You’re going to love how easy this homemade vegetable pizza is. I started out with a crust recipe from A Bountiful Kitchen’s homemade margherita pizza (makes two 10-12 inch thin crusts) but subbed wheat flour for white, because in all honesty- it’s all I had. And it turned out dang good.

After mixing your dough together, prepare your veggies while your dough rises. Chop the tomatoes, slice zucchini with a vegetable peeler, cut your mozzarella into thin slices, and if you’re feeling overly ambitions, grill your corn. I brushed two peeled cobs with olive oil and grilled them until the kernels turned dark bubbly brown. It was pretty darn easy but if you’re looking for a quicker substitute, you can buy a bag of frozen pre-grilled corn from Trader Joe’s. Because they’re just that handy.

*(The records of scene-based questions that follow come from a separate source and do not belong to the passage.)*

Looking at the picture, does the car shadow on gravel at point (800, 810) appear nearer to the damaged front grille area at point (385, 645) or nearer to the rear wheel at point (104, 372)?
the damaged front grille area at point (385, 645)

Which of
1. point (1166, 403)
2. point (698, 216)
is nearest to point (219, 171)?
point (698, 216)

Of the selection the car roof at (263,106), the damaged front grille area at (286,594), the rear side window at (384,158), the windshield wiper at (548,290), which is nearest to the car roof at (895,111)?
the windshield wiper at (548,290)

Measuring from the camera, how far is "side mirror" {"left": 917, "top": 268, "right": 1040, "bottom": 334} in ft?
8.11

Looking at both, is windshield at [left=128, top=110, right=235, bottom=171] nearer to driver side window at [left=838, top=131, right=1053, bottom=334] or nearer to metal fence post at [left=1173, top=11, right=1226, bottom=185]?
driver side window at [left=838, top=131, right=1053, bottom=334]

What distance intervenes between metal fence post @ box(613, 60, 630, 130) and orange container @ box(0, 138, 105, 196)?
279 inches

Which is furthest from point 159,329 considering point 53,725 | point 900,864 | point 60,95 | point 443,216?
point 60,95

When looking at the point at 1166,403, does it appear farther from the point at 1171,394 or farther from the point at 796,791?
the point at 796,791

Half the dough into two portions, use a rolling pin (or your hands if you’re uber talented like that) to shape your pizza, top with olive oil, then mozzarella, then vegetables. And don’t you dare forget the salt on top. Basil can be topped fresh or cooked with this homemade vegetable pizza. I’m a little partial to cooked myself. Enjoy!

Homemade Vegetable Pizza
  • 3/4 cup warm water (105°F to 115°F)
  • 1 envelope active dry yeast
  • 1/4 teaspoon sugar
  • 2 cups (or more) all purpose flour (may substitute wheat)
  • 1 teaspoon sugar
  • 3/4 teaspoon salt
  • 3 tablespoons olive oil
  • olive oil
  • 8 oz. fresh mozzarella, sliced
  • 2 medium heirloom tomatoes, sliced
  • 6-8 slices fresh zucchini
  • 1/2-1 cup grilled corn
  • salt to taste
  • fresh basil
  1. Preheat oven to 500 degrees for one hour (same amount of time that the dough needs to rise).

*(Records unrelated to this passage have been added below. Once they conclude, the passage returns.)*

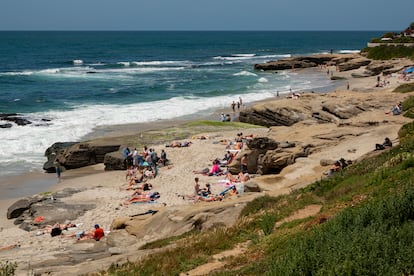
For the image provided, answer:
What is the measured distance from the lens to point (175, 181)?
22562 millimetres

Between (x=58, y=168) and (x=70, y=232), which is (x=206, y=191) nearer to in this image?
(x=70, y=232)

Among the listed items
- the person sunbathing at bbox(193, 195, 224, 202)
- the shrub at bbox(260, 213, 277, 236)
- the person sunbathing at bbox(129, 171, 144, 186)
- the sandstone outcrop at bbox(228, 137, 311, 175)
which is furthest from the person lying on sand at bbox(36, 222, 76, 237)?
the shrub at bbox(260, 213, 277, 236)

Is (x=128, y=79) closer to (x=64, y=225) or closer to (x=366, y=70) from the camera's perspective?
(x=366, y=70)

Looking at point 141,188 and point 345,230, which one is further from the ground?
point 345,230

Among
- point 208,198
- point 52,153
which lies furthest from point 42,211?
point 52,153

  2. Pour 3/4 cup warm water into small bowl; stir in yeast. Let stand until yeast dissolves, about 5 minutes. Sprinkle with about 1/4 teaspoon sugar, to help yeast grow. Brush large bowl lightly with olive oil. Mix 1 1/2 cups flour, sugar, and salt in processor or Kitchen Aide. Add yeast mixture and 3 tablespoons oil; process until dough forms a sticky ball. Slowly add remaining flour. Transfer to lightly floured surface.

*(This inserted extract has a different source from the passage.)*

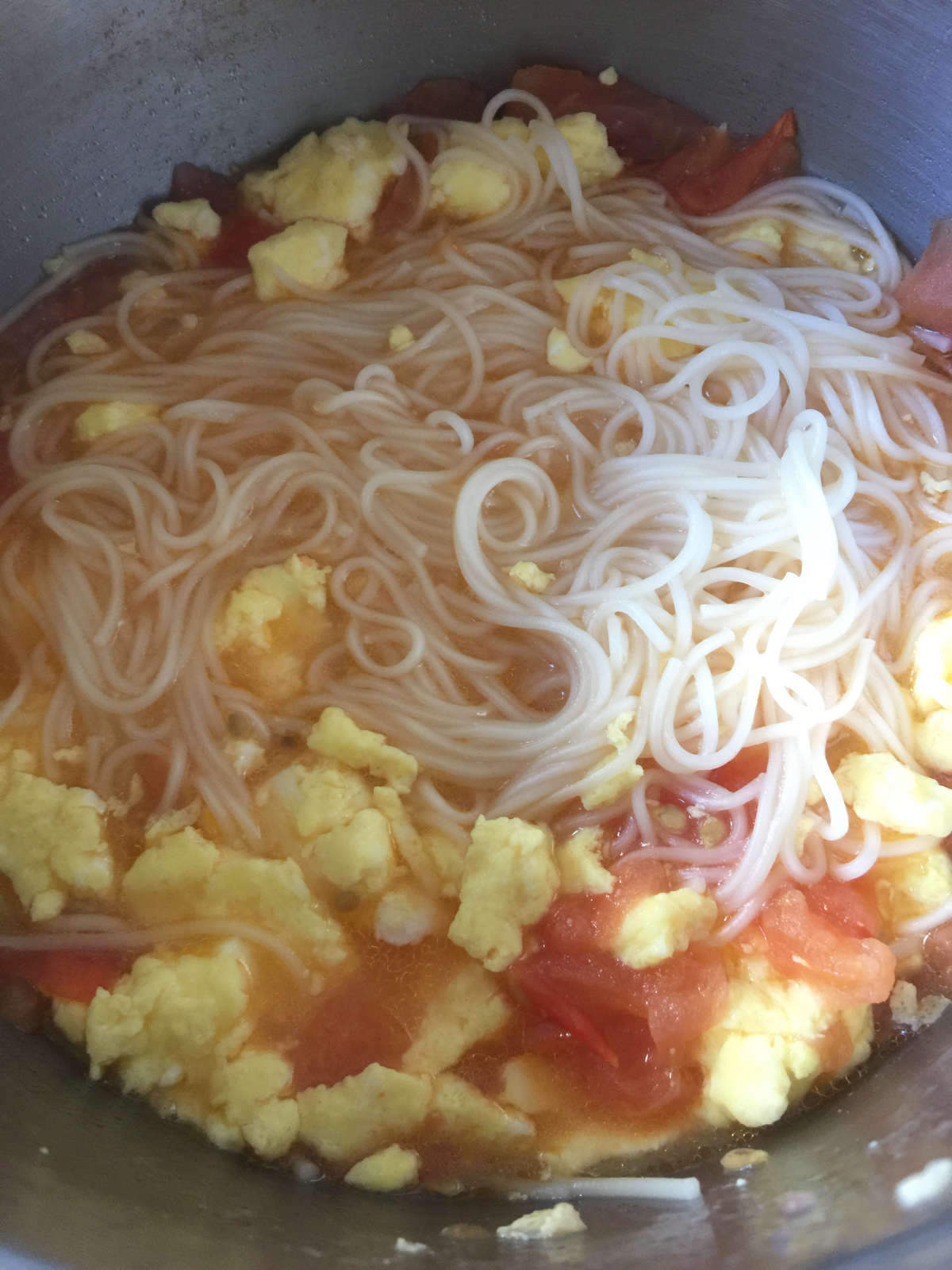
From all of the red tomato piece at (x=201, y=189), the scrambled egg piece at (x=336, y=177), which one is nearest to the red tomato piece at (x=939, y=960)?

  3. Knead dough until smooth, adding more flour by tablespoonfuls if dough is very sticky, about 1 minute. Transfer to prepared bowl; turn dough in bowl to coat with oil. Cover bowl with plastic wrap and let dough rise in warm draft-free area until doubled in volume, about 1 hour. PUNCH down dough. Start in center of dough and roll out, working outward toward edges .
  4. Place rolled dough on top of parchment paper and coat dough surface with desired amount of olive oil (I used 2-3 Tbs. per pizza). Sprinkle cheese on top, then arrange vegetables over cheese. Sprinkle entire pizza with salt. Top with fresh basil. With the parchment paper still beneath the pizza, cook on cookie sheet or pizza stone (preferred) for 3-5 minutes, or until edges are crisp and bubbly, and bottom is browned.